Extend the news article about state lawmakers suing to stop New York City from destroying IDNYC records, starting right after its final sentence.

*** Passage provided

Monday, January 2, 2017

State Lawmakers Seek to Stop New York City From Destroying ID Records

By Josh Siegel


A judge is expected to rule soon on whether New York City can destroy records associated with an identification program commonly used by illegal immigrants who lack Social Security cards or driver’s licenses.
Earlier this month, Ron Castorina Jr. and Nicole Malliotakis, Republican members of the New York State Assembly from Long Island, filed a lawsuit contesting a provision of the identification program that says the city as of Dec. 31 can destroy records, including the personal information of applicants.
City Council member Carlos Menchaca, a Democrat representing Brooklyn, co-sponsored legislation creating the city’s identification program nearly two years ago. Menchaca said the measure calling for destroying data was intended to protect illegal immigrant applicants in case a future Republican president tried to access their personal information for immigration enforcement.
Menchaca told the New York Post the clause was included “in case a Tea Party Republican comes into office and says, ‘We want all of the data from all of the municipal ID programs in the country,’ we’re going to take the data.”
Since Donald Trump’s election as president, immigration advocacy groups and the city’s Democratic leadership have expressed concern that the new administration could try to pursue information from the ID program to fulfill its goal to increase deportations.
“The fear is that the Trump administration has made a lot of threats [about] deporting immigrants and they could use this data against immigrant communities,” Thanu Yakupitiyage, senior communications manager of the New York Immigration Coalition, a group that promotes policies that benefit immigrants, said in an interview with The Daily Signal.
Castorina and Malliotakis, in interviews with The Daily Signal, said security issues drive their concern about the prospect that the city will destroy documents associated with the identification program, known as IDNYC.
“Our lawsuit has nothing to do with immigration,” said Malliotakis, who is a daughter of Cuban and Greek immigrants.
Castorina and Malliotakis, the only two Republican members of the New York State Assembly who represent the city, did not vote on the IDNYC program because the City Council created it.
But the two lawmakers represent 300,000 New York City constituents between them, and they said they followed the program’s implementation closely. They became alarmed in September when New York state’s banking superintendent issued a directive encouraging all state-licensed banks and credit unions to accept identification administered through IDNYC.

******
*** Data listing

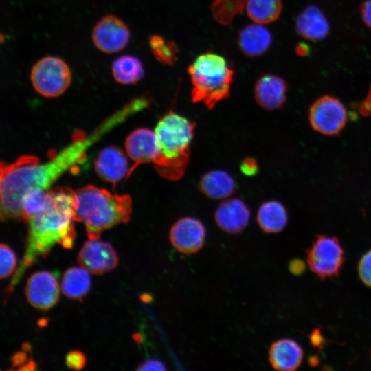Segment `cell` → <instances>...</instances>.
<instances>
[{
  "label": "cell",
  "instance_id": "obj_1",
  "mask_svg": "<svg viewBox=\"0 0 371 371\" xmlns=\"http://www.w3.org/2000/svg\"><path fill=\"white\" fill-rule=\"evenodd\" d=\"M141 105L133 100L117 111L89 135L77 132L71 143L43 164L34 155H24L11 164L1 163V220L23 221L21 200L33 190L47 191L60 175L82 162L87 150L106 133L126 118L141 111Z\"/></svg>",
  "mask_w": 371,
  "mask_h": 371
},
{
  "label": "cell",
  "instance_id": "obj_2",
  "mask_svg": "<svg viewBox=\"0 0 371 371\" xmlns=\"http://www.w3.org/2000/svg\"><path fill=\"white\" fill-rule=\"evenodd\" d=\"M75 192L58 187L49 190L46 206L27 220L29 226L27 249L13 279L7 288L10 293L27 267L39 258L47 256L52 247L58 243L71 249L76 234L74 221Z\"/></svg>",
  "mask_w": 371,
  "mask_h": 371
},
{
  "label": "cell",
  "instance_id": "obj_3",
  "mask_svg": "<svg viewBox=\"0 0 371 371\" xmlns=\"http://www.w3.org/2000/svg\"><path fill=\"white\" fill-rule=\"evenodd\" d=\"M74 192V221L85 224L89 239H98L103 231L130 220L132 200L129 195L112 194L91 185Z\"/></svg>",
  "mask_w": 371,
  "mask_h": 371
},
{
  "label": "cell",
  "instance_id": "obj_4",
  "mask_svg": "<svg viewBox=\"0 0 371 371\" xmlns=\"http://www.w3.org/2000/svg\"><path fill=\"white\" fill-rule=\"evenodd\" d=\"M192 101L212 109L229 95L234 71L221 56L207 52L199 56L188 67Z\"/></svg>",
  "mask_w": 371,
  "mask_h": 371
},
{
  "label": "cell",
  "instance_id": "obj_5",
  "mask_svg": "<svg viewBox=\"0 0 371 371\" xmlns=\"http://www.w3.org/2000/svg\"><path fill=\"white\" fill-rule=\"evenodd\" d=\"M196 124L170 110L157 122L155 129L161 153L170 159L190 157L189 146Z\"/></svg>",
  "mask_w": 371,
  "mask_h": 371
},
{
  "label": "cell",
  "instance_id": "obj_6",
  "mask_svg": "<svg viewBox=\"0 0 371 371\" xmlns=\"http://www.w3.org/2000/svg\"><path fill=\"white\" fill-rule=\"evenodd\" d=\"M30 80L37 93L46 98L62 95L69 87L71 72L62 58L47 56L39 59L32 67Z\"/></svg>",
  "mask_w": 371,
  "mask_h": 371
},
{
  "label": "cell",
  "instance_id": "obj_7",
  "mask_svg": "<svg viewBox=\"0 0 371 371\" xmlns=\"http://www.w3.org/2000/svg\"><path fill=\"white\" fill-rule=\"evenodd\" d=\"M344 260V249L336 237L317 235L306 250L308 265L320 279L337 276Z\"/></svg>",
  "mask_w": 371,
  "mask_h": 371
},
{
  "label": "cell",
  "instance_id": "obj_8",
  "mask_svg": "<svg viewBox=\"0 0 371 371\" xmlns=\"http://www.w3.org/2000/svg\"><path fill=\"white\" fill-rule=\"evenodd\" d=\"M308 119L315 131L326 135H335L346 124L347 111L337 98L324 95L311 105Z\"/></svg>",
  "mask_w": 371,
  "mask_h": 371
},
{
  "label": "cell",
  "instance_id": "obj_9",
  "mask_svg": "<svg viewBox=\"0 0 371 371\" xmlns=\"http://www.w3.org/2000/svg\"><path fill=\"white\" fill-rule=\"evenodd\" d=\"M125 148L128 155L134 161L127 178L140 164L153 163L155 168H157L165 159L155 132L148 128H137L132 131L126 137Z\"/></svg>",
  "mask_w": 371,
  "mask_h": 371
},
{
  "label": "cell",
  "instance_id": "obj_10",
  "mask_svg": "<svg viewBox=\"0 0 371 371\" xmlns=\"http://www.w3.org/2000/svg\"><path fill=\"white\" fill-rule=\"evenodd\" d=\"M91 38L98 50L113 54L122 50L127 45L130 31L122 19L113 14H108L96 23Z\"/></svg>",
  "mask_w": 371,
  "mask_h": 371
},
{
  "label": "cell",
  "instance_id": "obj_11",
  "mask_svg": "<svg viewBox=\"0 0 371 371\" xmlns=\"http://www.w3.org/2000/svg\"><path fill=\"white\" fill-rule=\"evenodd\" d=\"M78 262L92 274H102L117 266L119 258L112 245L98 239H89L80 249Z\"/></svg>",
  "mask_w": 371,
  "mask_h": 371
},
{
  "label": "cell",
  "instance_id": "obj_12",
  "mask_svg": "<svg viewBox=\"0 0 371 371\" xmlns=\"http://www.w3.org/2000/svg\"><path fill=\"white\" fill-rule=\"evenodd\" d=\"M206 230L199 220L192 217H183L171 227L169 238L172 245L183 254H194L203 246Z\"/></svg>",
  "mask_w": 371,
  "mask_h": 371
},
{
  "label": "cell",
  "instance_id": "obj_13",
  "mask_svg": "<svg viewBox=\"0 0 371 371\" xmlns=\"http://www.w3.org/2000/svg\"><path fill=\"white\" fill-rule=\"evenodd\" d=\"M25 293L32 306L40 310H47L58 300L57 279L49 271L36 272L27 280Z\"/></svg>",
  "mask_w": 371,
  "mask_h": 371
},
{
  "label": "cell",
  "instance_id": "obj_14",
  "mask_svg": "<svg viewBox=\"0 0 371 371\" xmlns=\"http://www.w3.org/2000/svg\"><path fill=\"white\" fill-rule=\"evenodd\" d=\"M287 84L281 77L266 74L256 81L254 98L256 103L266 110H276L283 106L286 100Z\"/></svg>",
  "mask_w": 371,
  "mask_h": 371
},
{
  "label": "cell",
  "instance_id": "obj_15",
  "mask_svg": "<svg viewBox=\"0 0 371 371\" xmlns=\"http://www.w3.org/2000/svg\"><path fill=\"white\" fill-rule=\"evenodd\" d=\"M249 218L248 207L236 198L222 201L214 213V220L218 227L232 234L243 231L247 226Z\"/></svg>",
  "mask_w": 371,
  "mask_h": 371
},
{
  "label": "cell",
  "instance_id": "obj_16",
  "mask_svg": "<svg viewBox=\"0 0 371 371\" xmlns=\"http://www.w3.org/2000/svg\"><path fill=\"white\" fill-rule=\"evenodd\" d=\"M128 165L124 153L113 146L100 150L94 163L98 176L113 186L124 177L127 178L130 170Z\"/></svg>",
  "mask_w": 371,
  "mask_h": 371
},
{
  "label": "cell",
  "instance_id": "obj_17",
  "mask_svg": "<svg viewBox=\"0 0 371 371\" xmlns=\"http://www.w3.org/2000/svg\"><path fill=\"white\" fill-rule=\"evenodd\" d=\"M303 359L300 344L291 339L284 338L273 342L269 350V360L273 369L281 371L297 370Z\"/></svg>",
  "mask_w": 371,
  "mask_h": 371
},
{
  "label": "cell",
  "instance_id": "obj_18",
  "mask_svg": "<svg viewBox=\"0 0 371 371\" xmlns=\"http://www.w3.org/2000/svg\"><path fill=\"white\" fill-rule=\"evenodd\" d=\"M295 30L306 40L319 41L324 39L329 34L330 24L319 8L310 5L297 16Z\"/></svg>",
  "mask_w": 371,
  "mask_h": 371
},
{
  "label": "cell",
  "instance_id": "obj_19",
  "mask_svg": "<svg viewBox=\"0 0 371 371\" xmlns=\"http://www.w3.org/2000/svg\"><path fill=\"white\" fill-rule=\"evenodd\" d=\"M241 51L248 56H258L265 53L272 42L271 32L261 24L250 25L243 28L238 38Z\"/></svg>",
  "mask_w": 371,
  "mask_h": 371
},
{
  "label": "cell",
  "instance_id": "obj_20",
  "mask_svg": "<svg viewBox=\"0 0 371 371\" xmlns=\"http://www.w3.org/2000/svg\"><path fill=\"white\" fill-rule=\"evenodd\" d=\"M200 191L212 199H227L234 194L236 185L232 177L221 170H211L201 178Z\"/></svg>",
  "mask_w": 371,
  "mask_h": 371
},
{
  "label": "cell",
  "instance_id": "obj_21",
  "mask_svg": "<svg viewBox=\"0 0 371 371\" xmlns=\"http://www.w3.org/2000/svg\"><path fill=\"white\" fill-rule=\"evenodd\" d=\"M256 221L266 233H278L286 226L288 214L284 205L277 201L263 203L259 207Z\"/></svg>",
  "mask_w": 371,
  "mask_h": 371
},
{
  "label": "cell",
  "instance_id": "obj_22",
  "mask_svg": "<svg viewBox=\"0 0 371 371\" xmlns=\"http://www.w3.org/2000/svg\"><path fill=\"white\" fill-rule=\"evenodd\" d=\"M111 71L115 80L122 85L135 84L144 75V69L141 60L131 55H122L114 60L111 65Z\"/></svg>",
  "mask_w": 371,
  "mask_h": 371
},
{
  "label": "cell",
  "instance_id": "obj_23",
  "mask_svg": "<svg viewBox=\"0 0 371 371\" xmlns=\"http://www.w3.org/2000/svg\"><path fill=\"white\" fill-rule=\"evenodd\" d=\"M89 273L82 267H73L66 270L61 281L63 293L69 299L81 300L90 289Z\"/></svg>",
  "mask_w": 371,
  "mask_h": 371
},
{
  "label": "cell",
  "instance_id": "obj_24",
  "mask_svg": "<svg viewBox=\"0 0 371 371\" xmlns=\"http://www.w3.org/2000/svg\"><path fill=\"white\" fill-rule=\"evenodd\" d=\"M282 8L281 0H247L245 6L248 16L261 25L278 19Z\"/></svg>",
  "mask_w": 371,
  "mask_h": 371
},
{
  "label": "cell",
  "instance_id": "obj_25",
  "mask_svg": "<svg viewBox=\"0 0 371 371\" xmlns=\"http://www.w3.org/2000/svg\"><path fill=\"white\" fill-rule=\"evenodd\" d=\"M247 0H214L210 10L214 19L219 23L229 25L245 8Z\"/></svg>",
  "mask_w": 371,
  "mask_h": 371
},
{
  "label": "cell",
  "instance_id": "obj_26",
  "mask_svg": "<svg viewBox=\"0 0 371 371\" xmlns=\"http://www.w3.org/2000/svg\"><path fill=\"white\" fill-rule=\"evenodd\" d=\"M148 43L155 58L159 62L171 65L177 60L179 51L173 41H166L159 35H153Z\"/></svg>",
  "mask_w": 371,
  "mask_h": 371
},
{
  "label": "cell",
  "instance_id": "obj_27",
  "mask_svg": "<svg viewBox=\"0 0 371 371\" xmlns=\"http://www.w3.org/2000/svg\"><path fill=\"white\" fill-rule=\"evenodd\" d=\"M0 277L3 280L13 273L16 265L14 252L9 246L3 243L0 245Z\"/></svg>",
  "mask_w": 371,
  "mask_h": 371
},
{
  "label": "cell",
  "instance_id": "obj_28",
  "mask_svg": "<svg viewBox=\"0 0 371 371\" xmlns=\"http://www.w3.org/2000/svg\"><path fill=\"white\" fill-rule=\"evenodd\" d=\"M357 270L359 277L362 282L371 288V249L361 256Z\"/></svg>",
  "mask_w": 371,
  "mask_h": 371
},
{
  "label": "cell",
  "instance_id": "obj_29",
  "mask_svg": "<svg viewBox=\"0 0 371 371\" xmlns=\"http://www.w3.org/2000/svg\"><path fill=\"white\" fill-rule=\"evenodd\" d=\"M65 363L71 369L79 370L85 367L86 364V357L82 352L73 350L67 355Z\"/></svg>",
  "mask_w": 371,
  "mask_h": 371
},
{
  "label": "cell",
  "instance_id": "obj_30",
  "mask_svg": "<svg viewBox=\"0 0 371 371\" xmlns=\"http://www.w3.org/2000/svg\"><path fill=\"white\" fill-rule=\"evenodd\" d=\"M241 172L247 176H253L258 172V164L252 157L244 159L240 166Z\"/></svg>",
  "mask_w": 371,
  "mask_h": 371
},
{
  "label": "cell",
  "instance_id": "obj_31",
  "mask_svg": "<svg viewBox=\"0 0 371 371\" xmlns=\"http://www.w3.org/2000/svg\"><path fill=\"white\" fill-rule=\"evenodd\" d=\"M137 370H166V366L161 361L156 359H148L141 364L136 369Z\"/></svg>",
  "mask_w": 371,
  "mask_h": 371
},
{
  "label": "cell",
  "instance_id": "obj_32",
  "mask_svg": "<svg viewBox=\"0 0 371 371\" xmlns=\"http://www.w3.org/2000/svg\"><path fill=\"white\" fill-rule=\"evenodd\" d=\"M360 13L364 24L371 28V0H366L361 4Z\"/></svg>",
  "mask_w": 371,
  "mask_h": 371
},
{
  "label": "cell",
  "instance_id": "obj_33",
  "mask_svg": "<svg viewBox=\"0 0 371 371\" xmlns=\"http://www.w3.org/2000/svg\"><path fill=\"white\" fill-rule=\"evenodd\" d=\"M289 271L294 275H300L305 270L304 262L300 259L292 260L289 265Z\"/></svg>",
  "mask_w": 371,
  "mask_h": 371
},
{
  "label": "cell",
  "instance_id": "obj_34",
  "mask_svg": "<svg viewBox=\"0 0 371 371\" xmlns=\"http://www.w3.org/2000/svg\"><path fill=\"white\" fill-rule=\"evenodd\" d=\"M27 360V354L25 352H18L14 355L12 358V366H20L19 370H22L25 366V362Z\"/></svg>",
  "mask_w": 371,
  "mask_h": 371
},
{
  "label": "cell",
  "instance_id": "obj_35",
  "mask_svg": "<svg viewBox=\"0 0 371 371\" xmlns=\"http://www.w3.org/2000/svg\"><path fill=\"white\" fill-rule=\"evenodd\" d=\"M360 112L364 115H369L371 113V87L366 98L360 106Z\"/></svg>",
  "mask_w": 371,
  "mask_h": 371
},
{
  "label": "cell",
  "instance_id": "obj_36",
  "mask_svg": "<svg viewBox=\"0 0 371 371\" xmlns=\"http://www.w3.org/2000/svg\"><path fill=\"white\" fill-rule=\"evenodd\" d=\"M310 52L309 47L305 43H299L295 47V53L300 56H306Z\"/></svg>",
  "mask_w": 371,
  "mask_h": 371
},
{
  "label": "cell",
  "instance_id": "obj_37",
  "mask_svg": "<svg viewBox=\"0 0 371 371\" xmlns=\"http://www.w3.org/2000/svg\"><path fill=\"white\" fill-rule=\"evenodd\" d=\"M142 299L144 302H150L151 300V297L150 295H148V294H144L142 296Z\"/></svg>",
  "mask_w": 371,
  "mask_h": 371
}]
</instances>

******
*** Data listing

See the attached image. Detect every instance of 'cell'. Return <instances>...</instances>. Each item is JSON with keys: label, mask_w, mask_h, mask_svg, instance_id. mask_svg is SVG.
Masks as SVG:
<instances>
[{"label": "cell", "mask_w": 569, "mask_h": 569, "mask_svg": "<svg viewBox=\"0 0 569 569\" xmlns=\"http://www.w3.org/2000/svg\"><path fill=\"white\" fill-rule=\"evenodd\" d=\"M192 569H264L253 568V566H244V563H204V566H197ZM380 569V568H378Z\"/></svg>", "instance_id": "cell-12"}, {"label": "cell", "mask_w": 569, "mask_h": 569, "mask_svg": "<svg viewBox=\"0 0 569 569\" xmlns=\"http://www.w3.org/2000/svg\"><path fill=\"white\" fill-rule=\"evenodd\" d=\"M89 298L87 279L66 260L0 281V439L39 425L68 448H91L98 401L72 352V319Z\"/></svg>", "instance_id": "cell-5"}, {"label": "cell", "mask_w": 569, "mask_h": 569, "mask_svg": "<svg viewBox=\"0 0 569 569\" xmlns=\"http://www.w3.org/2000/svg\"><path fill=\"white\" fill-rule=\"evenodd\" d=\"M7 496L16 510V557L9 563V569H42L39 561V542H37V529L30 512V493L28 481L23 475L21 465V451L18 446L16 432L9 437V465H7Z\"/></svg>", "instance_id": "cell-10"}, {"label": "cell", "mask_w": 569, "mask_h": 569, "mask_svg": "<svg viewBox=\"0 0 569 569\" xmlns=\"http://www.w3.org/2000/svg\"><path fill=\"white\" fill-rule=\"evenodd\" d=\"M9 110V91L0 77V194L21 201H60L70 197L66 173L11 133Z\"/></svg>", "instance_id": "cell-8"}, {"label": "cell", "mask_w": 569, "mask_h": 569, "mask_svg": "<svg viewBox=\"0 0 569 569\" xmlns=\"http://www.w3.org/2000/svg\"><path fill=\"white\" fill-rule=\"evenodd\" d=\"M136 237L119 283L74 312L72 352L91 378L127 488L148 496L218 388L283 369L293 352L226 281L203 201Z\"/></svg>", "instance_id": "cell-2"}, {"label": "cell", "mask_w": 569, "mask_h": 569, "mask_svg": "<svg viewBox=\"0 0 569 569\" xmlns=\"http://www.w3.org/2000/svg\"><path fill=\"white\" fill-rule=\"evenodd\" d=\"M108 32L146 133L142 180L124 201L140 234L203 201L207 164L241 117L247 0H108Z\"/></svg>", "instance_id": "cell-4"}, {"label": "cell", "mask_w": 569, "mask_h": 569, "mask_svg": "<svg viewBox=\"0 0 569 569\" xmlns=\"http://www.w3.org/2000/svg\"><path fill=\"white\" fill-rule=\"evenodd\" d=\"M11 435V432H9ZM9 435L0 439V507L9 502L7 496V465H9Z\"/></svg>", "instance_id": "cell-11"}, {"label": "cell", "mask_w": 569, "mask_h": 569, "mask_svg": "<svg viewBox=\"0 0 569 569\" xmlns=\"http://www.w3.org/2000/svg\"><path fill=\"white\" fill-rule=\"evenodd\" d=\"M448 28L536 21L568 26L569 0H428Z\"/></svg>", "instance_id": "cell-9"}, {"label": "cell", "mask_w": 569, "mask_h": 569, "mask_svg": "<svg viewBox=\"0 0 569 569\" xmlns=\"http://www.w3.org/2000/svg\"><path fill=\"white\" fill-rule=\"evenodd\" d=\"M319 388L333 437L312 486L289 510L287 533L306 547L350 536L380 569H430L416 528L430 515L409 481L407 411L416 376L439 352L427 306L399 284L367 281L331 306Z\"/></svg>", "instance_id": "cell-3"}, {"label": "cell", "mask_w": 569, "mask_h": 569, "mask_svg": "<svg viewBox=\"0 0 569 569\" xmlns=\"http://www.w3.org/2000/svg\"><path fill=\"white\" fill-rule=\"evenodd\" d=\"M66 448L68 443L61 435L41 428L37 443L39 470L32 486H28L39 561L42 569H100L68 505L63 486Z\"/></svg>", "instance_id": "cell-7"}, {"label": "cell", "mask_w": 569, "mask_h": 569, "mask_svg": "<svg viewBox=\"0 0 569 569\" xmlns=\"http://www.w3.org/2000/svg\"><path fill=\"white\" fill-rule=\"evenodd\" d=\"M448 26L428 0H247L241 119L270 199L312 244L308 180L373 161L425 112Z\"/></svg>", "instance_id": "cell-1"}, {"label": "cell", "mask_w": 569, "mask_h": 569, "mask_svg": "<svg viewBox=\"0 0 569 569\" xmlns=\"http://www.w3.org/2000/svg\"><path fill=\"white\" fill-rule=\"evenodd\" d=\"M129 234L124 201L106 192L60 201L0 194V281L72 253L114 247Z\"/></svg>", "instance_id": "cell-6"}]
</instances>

******
*** Data listing

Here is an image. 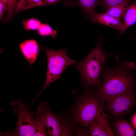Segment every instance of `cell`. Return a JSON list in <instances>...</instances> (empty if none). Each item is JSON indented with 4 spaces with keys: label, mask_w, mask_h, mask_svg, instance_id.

******

◆ **Written answer**:
Malliotakis said she worries that someone with “nefarious intent” could use the municipal identification, which is easy to qualify for, to open a bank account to “finance terror or engage in fraud.”
If the city destroys records associated with the program, she says, it would make it more difficult for law enforcement to investigate potential criminal cases.
“This lawsuit is about the safety and security of the people of New York City and our nation, and maintaining transparency and the rule of law in government,” Malliotakis told The Daily Signal. “That’s what it’s about. Everything else is a side issue that is not directly related to why we are seeking to preserve the documents.”
Earlier this month, in the first arguments of the lawsuit, Justice Philip G. Minardo of State Supreme Court on Staten Island delayed the impending Dec. 31 destruction of documents until a full hearing is convened in the first week of January.
Minardo requested that Mayor Bill de Blasio or City Council Speaker Melissa Mark-Viverito—both Democrats—be present at the hearing.
“I don’t want to order the mayor or the council speaker to be here, but it would be helpful,” Minardo said, issuing an unusual request that reflects the weight of the challenge before him.
In January 2015, New York City introduced IDNYC as the country’s largest municipal identification program to help those who struggle to obtain government-issued identification, including illegal immigrants, the homeless, and victims of domestic violence.
Applicants must provide their name, address, and proof that they live in the city’s five boroughs, among other personal data.
The program does not ask applicants to reveal immigration status.
“IDNYC was advertised to New Yorkers as a badge of being a New Yorker, that you could get it regardless of immigration status,” Yakupitiyage, of the immigration coalition, said. “We were told this card is safe and the program ensures confidentiality.”
To obtain a card, an applicant can use a valid foreign passport or consular identification, along with a utility bill that verifies a city address. An expired foreign passport is acceptable for up to three years, in some cases.
Proof of residency in a homeless shelter for 15 days also can be a form of identification.
The New York Police Department accepts the municipal cards as a means of identification. They also can be used to enter public schools and libraries, and to get free admission to the city’s zoos and museums.
Roughly 1 million people have applied for the IDs. It’s unknown how many beneficiaries are immigrants living in the city illegally.
The law that created the program states that the city would keep records for two years of the documents applicants used to apply, and make them available only through a judicial subpoena.
Malliotakis said only seven cardholders have had their records requested through a subpoena.
The New York Times reported that 92 applications for IDs have been flagged as highly likely to be fraudulent, and the city has denied 7,130 applications because of insufficient proof of identity.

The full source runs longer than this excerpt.